• _PROBLEM REQUIREMENTS_
Return exactly the lines of the records below, starting at the line that contains "scientific name: Cyanoramphus" and ending at the line that contains "Label granularity: sequence-level.", with both of those lines kept.
** PROVIDED INFORMATION follows **
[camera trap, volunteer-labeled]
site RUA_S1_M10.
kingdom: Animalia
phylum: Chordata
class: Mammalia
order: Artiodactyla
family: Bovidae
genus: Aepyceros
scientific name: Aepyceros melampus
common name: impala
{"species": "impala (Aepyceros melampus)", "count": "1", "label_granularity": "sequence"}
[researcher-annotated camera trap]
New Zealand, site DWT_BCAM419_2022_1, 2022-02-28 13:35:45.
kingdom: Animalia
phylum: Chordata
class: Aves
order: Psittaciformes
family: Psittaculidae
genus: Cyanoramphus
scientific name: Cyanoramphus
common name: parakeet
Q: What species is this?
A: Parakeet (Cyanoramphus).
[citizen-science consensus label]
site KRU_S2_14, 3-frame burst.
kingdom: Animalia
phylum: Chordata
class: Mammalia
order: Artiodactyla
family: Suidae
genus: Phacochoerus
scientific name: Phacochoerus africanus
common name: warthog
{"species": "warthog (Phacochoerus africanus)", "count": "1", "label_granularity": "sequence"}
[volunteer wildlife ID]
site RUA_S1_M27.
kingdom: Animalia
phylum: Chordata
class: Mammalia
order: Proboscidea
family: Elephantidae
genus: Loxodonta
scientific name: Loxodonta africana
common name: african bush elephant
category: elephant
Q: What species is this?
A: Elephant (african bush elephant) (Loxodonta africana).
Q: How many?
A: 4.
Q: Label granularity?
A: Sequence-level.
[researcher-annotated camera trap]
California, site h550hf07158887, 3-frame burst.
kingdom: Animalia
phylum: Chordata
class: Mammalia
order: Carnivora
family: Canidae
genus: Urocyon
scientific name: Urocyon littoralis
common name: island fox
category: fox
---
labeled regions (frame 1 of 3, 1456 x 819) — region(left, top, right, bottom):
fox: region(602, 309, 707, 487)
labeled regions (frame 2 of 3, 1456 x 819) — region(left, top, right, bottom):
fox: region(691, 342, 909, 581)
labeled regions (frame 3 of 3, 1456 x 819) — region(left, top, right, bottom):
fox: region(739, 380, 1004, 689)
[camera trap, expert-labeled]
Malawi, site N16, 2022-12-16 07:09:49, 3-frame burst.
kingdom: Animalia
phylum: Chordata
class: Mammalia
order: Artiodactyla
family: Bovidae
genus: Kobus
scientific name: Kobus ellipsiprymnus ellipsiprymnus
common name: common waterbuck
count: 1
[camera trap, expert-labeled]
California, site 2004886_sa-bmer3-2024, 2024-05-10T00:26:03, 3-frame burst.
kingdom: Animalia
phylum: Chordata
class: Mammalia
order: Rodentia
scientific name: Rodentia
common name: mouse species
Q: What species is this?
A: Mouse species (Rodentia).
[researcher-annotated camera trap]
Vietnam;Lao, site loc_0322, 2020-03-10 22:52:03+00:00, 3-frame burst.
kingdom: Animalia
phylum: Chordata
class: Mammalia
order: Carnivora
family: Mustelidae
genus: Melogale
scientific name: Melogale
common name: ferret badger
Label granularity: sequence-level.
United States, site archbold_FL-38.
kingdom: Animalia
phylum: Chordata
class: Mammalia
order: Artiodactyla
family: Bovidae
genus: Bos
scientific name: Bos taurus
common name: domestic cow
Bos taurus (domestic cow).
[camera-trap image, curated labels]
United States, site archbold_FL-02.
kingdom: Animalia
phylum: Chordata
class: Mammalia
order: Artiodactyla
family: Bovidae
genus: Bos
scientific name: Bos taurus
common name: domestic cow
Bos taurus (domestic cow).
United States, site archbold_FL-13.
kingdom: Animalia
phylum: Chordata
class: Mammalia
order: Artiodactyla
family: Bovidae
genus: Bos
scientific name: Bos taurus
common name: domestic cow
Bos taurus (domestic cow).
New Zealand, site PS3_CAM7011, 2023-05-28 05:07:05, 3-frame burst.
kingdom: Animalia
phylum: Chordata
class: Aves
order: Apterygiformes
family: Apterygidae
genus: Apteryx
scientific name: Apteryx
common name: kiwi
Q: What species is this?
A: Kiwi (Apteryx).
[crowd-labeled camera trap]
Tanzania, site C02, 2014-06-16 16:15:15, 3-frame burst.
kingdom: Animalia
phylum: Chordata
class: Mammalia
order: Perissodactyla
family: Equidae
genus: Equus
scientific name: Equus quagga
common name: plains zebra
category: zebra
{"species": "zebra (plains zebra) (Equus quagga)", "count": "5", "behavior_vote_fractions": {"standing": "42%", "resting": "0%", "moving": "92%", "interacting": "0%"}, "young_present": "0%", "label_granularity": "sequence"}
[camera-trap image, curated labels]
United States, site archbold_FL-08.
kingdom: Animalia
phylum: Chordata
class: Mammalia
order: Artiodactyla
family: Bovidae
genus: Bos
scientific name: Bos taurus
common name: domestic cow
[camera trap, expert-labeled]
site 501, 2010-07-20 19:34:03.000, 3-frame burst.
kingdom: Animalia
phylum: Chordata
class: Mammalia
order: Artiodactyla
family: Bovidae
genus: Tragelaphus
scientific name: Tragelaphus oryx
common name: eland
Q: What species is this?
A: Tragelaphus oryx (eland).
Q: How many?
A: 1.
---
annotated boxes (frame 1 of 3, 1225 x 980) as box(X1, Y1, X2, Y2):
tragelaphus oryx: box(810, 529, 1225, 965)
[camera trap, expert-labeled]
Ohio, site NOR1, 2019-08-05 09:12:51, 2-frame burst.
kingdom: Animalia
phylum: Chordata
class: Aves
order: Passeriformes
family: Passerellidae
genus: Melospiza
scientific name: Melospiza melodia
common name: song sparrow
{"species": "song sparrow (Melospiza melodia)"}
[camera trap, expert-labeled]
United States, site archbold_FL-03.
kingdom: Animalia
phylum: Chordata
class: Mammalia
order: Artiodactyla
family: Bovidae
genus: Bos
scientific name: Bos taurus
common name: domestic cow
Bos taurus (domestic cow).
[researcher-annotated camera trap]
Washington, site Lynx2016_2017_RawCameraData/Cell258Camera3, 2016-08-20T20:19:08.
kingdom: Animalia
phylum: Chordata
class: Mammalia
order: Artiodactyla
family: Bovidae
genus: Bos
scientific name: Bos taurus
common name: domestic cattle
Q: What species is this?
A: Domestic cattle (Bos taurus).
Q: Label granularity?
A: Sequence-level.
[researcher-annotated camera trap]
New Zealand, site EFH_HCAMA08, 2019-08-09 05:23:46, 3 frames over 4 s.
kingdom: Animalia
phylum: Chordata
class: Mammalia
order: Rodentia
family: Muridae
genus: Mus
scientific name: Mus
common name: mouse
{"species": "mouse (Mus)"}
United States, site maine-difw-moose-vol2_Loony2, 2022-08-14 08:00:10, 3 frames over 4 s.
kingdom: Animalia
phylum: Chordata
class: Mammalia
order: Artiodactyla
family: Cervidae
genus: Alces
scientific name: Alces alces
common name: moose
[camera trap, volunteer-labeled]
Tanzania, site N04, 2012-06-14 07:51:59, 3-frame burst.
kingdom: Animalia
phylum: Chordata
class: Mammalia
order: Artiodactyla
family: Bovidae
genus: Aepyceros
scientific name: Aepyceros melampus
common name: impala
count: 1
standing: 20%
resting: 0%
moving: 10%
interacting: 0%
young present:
** End of PROVIDED INFORMATION **
• _ANSWER_
scientific name: Cyanoramphus
common name: parakeet
Q: What species is this?
A: Parakeet (Cyanoramphus).
[citizen-science consensus label]
site KRU_S2_14, 3-frame burst.
kingdom: Animalia
phylum: Chordata
class: Mammalia
order: Artiodactyla
family: Suidae
genus: Phacochoerus
scientific name: Phacochoerus africanus
common name: warthog
{"species": "warthog (Phacochoerus africanus)", "count": "1", "label_granularity": "sequence"}
[volunteer wildlife ID]
site RUA_S1_M27.
kingdom: Animalia
phylum: Chordata
class: Mammalia
order: Proboscidea
family: Elephantidae
genus: Loxodonta
scientific name: Loxodonta africana
common name: african bush elephant
category: elephant
Q: What species is this?
A: Elephant (african bush elephant) (Loxodonta africana).
Q: How many?
A: 4.
Q: Label granularity?
A: Sequence-level.
[researcher-annotated camera trap]
California, site h550hf07158887, 3-frame burst.
kingdom: Animalia
phylum: Chordata
class: Mammalia
order: Carnivora
family: Canidae
genus: Urocyon
scientific name: Urocyon littoralis
common name: island fox
category: fox
---
labeled regions (frame 1 of 3, 1456 x 819) — region(left, top, right, bottom):
fox: region(602, 309, 707, 487)
labeled regions (frame 2 of 3, 1456 x 819) — region(left, top, right, bottom):
fox: region(691, 342, 909, 581)
labeled regions (frame 3 of 3, 1456 x 819) — region(left, top, right, bottom):
fox: region(739, 380, 1004, 689)
[camera trap, expert-labeled]
Malawi, site N16, 2022-12-16 07:09:49, 3-frame burst.
kingdom: Animalia
phylum: Chordata
class: Mammalia
order: Artiodactyla
family: Bovidae
genus: Kobus
scientific name: Kobus ellipsiprymnus ellipsiprymnus
common name: common waterbuck
count: 1
[camera trap, expert-labeled]
California, site 2004886_sa-bmer3-2024, 2024-05-10T00:26:03, 3-frame burst.
kingdom: Animalia
phylum: Chordata
class: Mammalia
order: Rodentia
scientific name: Rodentia
common name: mouse species
Q: What species is this?
A: Mouse species (Rodentia).
[researcher-annotated camera trap]
Vietnam;Lao, site loc_0322, 2020-03-10 22:52:03+00:00, 3-frame burst.
kingdom: Animalia
phylum: Chordata
class: Mammalia
order: Carnivora
family: Mustelidae
genus: Melogale
scientific name: Melogale
common name: ferret badger
Label granularity: sequence-level.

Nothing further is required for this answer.